If Craig had been here, he would have figured out a way.

But she wasn’t Craig. She was a nobody, powerless, caught in a world beyond her comprehension no matter how many times someone tried to explain it to her.

The spinning in her head had eased off. She could lift her chin and look around a little more without feeling on the verge of passing out. She chuckled to herself again. Unless they kept the dresser stocked, Kate didn’t have any clothes to get into. She made a fist and thumped the mattress. The frustrated gesture cost her some pain, since she had used her cut arm to do it. The bandages felt wet against her skin. The stinging brought water to her eyes.

“Let me out of here you bastards,” she shouted. She knew they could hear her. Probably see her too. If they didn’t have surveillance cameras installed in the room, they were using some kind of magic to observe her. She felt like a guest on some obscure reality show. “I’m done. I want out.”

Silence.

What had she expected? A voice over an intercom?

She peered along the edge of the ceiling looking for cameras. Didn’t see anything, but that didn’t mean they weren’t there. She wanted to face off with someone, even if only through the lens of a camera. Tell them what she thought about their “team” and how she refused to be a part of it. She was tired of their hollow promises couched in their doom-and-gloom predictions of the world’s end.

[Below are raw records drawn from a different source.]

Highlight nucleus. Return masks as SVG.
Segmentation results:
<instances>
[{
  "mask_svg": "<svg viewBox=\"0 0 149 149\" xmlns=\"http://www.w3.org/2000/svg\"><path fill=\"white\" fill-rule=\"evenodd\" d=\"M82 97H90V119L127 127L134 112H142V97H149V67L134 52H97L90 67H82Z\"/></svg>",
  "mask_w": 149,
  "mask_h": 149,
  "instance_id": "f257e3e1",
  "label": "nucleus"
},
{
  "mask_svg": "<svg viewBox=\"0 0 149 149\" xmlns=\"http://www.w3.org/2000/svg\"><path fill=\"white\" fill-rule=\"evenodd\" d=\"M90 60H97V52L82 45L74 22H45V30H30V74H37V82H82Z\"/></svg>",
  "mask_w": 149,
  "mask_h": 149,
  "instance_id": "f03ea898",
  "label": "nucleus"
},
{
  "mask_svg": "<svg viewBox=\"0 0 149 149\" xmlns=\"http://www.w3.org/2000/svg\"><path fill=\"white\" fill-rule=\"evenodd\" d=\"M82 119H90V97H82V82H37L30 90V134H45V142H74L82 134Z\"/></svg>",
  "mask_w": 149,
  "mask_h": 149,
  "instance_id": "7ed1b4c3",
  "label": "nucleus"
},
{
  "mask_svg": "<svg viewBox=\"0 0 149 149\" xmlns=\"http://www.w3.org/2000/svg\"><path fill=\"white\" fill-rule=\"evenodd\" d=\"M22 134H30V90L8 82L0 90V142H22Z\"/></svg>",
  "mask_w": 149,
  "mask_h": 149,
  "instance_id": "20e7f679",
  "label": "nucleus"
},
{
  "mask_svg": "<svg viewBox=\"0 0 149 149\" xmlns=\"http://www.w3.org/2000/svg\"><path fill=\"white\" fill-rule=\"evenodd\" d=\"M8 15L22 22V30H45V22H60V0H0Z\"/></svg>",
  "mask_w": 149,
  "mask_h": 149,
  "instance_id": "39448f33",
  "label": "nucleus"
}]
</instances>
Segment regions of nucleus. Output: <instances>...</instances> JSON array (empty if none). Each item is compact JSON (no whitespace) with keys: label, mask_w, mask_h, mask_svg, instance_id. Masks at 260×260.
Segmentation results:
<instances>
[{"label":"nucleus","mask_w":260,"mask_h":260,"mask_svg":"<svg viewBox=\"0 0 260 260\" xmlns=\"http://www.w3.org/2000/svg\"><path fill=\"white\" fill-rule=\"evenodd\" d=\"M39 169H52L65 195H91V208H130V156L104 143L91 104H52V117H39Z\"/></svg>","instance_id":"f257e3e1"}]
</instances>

“Did you hear me?” Her voice buzzed in the corners of the room. “I want out.”

She tried standing again, slowly this time, and got to her feet without too much wooziness. Once she felt steady enough, she shuffled to the dresser. She slid open the top drawer and huffed. About a week’s worth of bras and underwear lay neatly in the drawer.

Since no one seemed interested in her tirade, she might as well get dressed.

She helped herself to a matching set of undergarments and checked the second drawer, apparently the pants drawer. Seven pairs, from jeans, to khakis, to what looked like leather, sat folded and stacked inside. She checked a few tags—all her size. Even the leather. They knew her size. They did not know her style. She settled on a pair of khaki cargo pants.

Drawer number three was full of basic t-shirts, a different color for each day of the week. Kate took a black t-shirt off the top.

She wanted to yank on the clothes as quickly as possible, but she forced herself to take her time and avoid any more lightheadedness than necessary. The act of getting dressed made her feel more herself and a little stronger. When she had finished, she sat at the foot of the bed and looked around her again.

The window, you fool.

They had her so used to rooms without windows she had missed the significance of finally having one now. She wanted to leave. Climb out the window.

Before she got her hopes too high, she stood and crossed over to take a look out. For all she knew, this room sat on the hundredth floor of this seemingly endless building. She pushed aside the curtains and peered through the glass. The view was astonishing. Kate had never seen such a wide open and unbroken expanse of land. Grassy plains seemed to stretch to infinity, the sky the only thing keeping it from going any further. Not even a mountain range blocked the horizon. Just a flat, straight line where grass met sky.